There are eight geometric structures for 3 manifolds: three structures are the constant curvature ones (spherical, flat, hyperbolic), while the other 5 structures are some kind of mixing of low-dimensional structures (for instance, a surface $\Sigma$ of genus $2$ has a hyperbolic metric, and the three-manifold $\Sigma\times S^1$ has a mixed hyperbolic $\times S^1$ structure).
The funny thing is that geometrization conjecture was already proved by Thurston when the canonical decomposition is non-trivial, i.e. when there is at least one torus in it. In that case the manifold is a Haken manifold because it contains a surface whose fundamental group injects in the 3-manifold. Haken manifolds have been studied by Haken himself (of course) and by Waldhausen, who proved in 1968 that two Haken manifolds with isomorphic fundamental groups are in fact homeomorphic.

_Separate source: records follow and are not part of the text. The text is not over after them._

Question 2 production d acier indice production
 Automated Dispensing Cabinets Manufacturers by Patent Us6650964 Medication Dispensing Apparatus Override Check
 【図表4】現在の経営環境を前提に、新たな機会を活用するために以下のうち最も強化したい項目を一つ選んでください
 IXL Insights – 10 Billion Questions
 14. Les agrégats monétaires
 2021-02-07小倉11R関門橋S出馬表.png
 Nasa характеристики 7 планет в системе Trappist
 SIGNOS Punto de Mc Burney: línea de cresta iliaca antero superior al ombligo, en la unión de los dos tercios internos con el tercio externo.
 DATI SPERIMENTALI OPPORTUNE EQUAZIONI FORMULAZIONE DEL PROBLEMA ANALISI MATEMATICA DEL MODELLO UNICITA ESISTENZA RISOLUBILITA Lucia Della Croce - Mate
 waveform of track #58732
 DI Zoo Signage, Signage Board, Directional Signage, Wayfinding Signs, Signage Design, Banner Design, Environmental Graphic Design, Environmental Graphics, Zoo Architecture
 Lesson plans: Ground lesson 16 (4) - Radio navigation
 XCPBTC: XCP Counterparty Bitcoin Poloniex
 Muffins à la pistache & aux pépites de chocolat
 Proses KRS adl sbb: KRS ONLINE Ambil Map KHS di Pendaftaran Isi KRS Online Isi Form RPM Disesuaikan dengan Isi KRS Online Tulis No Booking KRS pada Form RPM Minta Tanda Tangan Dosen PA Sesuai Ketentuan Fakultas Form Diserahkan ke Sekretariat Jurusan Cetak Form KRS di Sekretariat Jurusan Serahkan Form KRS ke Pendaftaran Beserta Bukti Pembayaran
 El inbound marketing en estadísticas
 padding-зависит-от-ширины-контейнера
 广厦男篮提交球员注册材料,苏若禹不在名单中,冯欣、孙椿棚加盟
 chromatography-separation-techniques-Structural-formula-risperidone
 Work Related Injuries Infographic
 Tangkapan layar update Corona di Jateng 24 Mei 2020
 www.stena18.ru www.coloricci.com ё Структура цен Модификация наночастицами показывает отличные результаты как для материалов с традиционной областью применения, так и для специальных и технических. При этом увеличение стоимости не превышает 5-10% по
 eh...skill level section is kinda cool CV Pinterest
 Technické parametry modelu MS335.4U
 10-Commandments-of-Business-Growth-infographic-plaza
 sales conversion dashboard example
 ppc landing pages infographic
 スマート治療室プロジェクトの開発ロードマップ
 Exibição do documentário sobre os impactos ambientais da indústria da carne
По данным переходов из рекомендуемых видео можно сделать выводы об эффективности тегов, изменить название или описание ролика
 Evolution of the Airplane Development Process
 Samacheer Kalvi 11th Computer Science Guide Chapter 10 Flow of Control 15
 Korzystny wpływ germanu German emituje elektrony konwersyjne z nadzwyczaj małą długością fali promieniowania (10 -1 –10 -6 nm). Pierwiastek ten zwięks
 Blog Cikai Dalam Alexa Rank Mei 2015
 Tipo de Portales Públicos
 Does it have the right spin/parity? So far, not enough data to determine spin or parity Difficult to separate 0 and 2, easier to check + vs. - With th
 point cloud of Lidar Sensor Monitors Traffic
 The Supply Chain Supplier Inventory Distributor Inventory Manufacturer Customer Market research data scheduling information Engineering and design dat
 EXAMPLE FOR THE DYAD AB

If the canonical decomposition of our irreducible manifold $M$ is empty, now we can state by Perelman's work that $M$ admits one of these 8 nice geometries. The manifolds belonging to 7 of these geometries are well-known and have been classified some decades ago (six of these geometries actually coincide with the well-known Seifert manifolds, classified by Seifert already in 1933). From the classification one can see that the only distinct manifolds with isomorphic fundamental groups are lens spaces (which belong to the elliptic geometry, since they have finite fundamental group).
The only un-classified geometry is the hyperbolic one. However, Mostow rigidity theorem says that two hyperbolic manifolds with isomorphic fundamental group are isometric, hence we are done. Some simple considerations also show that two manifolds belonging to distinct geometries have non-isomorphic fundamental groups.
Therefore now we know that the fundamental group is a complete invariant for irreducible 3-manifolds, except lens spaces.